The isle
(2023 – )
Le voilà. C’est lui. Je sens sur moi son visage tendu, son cou meurtri à force de me regarder. Déjà un moment qu’il me tourne autour. Cette fois, c’est le déclic. Le seul. Le seul, le rare du moins, à m’admirer parmi les milliers qui chaque matin, chaque soir, en plein milieu de la journée ou de la nuit s’empressant sous moi sans même me voir. Station Châtelet. Têtes dans leurs épaules, arqués sur leurs soucis, qui m’ignorent parfaitement. Parfois ils me perçoivent sans même s’en rendre compte, peut-être un bref trait de conscience lorsqu’ils voient l’auréole, un frisson de dégoût. Je les ramène à un mauvais souvenir. La fuite. Les salles de bain, les cuisines, les toilettes de leurs appartements, vétustes ou cossus. Je suis là et partout. Mais lui m’accueille autrement. Il sait que je suis sa nature. Comme tous les autres constitués principalement de moi. À 65 % de moi. Lui, je ne le répugne pas, en m’écoulant, m’infiltrant dans cette grotte fonctionnelle, cette grotte artificielle. Ici personne ne veut de moi mais lui me voit, dans cet espace où l’homme ne fait pas bon ménage avec moi, même si ailleurs, il me recherche : dans les nervures des feuilles, dans les fruits à l’automne. J’abreuve. Mais ici je dégoûte. Je dégoutte.
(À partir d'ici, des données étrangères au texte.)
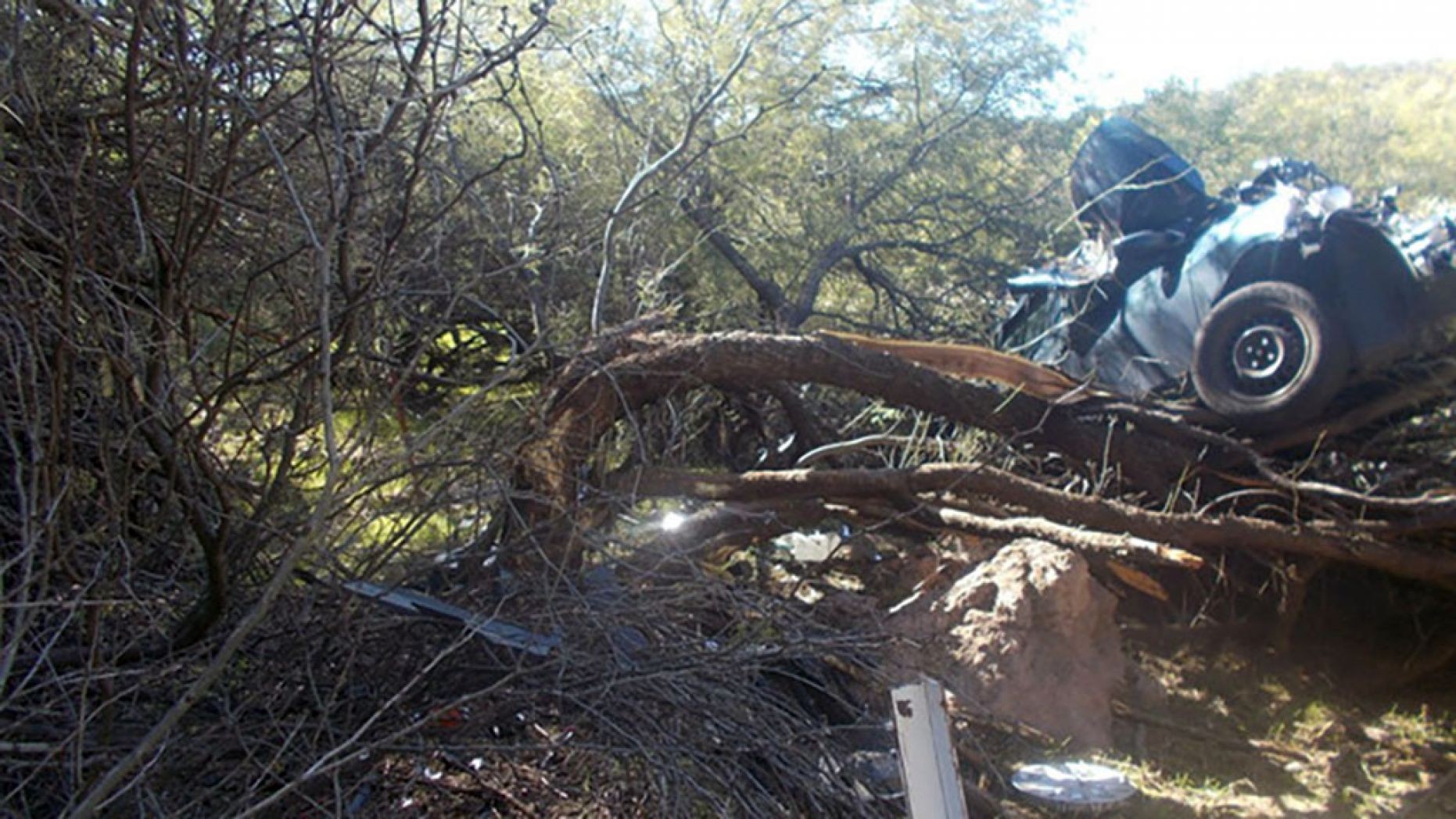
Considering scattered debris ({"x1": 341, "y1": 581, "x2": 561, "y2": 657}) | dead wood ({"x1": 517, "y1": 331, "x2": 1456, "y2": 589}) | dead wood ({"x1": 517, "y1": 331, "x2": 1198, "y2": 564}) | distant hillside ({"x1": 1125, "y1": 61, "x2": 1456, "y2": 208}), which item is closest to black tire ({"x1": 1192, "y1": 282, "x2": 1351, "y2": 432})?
dead wood ({"x1": 517, "y1": 331, "x2": 1456, "y2": 589})

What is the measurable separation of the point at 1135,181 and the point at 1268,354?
4.98 ft

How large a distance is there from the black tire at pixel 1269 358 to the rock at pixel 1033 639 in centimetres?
110

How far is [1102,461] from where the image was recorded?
614 cm

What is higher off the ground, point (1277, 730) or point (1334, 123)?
point (1334, 123)

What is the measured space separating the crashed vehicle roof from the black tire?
1102 mm

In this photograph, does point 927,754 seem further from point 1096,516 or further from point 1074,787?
point 1096,516

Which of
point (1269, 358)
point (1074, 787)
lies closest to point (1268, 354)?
point (1269, 358)

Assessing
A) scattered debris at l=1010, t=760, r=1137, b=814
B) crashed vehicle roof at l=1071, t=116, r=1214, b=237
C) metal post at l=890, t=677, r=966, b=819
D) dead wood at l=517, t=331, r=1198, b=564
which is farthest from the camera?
crashed vehicle roof at l=1071, t=116, r=1214, b=237

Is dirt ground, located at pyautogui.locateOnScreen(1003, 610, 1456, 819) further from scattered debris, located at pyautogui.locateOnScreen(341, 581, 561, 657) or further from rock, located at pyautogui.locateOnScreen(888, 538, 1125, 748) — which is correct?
scattered debris, located at pyautogui.locateOnScreen(341, 581, 561, 657)

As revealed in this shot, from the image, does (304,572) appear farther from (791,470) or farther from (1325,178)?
(1325,178)

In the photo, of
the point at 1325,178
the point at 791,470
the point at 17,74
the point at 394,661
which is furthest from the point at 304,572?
the point at 1325,178

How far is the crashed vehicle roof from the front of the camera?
271 inches

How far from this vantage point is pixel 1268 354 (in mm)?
5957

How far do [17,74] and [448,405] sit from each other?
2.64 m
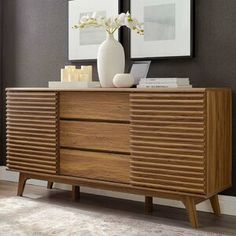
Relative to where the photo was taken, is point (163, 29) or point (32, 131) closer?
point (163, 29)

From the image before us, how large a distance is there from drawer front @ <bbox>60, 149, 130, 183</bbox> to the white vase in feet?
1.67

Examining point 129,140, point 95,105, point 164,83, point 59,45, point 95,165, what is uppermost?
point 59,45

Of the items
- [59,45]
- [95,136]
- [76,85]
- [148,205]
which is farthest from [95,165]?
[59,45]

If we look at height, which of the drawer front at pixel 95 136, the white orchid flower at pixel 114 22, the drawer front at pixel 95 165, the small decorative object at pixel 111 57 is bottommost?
the drawer front at pixel 95 165

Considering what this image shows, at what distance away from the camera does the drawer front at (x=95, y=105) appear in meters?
3.04

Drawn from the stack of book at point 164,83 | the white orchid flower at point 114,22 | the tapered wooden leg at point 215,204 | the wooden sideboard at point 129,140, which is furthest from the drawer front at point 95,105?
the tapered wooden leg at point 215,204

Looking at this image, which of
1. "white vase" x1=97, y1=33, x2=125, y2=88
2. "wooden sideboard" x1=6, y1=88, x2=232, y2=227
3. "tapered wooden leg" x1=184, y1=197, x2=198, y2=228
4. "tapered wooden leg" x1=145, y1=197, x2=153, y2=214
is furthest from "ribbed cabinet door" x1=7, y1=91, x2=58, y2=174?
"tapered wooden leg" x1=184, y1=197, x2=198, y2=228

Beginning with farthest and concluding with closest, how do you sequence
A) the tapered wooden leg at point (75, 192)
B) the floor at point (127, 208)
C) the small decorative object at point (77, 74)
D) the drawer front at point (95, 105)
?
the tapered wooden leg at point (75, 192), the small decorative object at point (77, 74), the drawer front at point (95, 105), the floor at point (127, 208)

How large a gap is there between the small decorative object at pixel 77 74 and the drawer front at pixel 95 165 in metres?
0.54

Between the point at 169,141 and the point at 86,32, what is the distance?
1406 mm

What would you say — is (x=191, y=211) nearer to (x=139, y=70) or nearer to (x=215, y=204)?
(x=215, y=204)

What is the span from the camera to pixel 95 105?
315 centimetres

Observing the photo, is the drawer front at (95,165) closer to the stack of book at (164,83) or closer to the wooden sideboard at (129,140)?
the wooden sideboard at (129,140)

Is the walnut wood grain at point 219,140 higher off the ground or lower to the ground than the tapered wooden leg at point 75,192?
higher
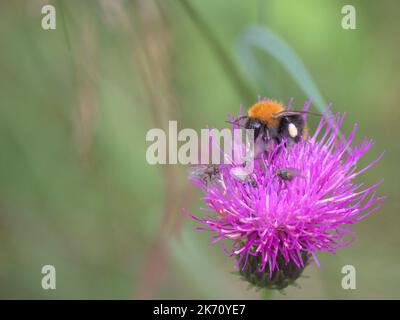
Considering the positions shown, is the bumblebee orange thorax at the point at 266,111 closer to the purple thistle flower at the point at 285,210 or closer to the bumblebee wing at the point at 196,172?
the purple thistle flower at the point at 285,210

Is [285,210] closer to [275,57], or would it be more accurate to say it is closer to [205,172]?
[205,172]

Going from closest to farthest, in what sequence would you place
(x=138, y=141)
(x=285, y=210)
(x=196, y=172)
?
(x=285, y=210) < (x=196, y=172) < (x=138, y=141)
Je ne saurais dire comment c’est venu, pour lui. Un jour, il a levé la tête. Peut-être en habitué des heures sous terre, il m’a remarquée et puis aimée. Je l’ai distrait, diverti, un jour de vague à l’âme ou au contraire, d’euphorie. Que sais-je ? Sinon que dans cette fragile auréole que je forme au plafond, il a vu le divin, l’infiniment petit et l’infiniment grand. Il a appuyé sur le déclencheur. Il m’avait remarquée dans une tache en forme d’étoile, en forme de cercle, en forme d’île miniature au plafond de la station. Étoile, Denfert, Couronnes. Tout une constellation céleste ou infernale. En stalactites, calcifiées, mes soeurs les gouttes
et moi nous étirons, nous épanchons, tombons parfois, brusquement, imperceptiblement sur la chevelure d’un passant. Stalaktos : écoulement, ruissellement. De l’écoulement, du ruissellement, je deviens sédiment, nous nous sédimentons, nous devenons motifs, signes du temps qui passe, de la vie qui avance, se modifie dans la lenteur. Nous mettons des années, parfois, à descendre de la rue, à former ces décors au plafond. Je m’immisce, nous nous immisçons dans ce qu’ils croient être une mécanique urbaine parfaitement bien huilée, parfaitement bien rodée, comme autrefois un roi illuminé croyait tout contrôler, les orages, la lumière et les vents, dans ses jardins tracés au cordeau.
Je l’ai attendu. Il est revenu. Je sentais qu’il voyait en moi autre chose qu’une saleté, les minuscules mouvements de ma nature et de la sienne, moi dévorant le stuc, le plâtre, l’imprégnant de salpêtre. Il a perçu en moi comme une île, un dernier territoire inexploré, interdit à la civilisation. Il a pensé à celle de North Sentinel, au large du Myanmar, défendue par ses habitants, prêts à tuer les intrus d’un trait de flèche s’il le faut. Il a pensé aussi à ces images du cosmos, sans échelle, ces images scientifiques rapportées par satellites, de cratères et de surfaces grêlées, vérolées pourtant belles, tout comme moi. Moi dévorant, méticuleusement et inlassablement, les plafonds des stations. Il est revenu me voir, appareils à l’épaule. Il a voulu me saisir, me capturer dans ma couleur blafarde. Il a extrait de moi le noir, le négatif. Non pas pour m’accabler. Non, pour me rendre vivante, plus ombrageuse, plus dévorante encore, plus séduisante aussi. Il m’a filtrée, pour ainsi dire, a extirpé de moi l’essence sensuelle et sulfureuse de ma nature. Moi tout en bas, dans les tréfonds de la ville, moi souterrain miroir d’une île et d’un astre. Dans son voyage dans les couloirs profonds, il a saisi mon reflet inversé, celui des mers et des étoiles. Mirage d’une bien drôle de planète, inexistante et réelle à la fois.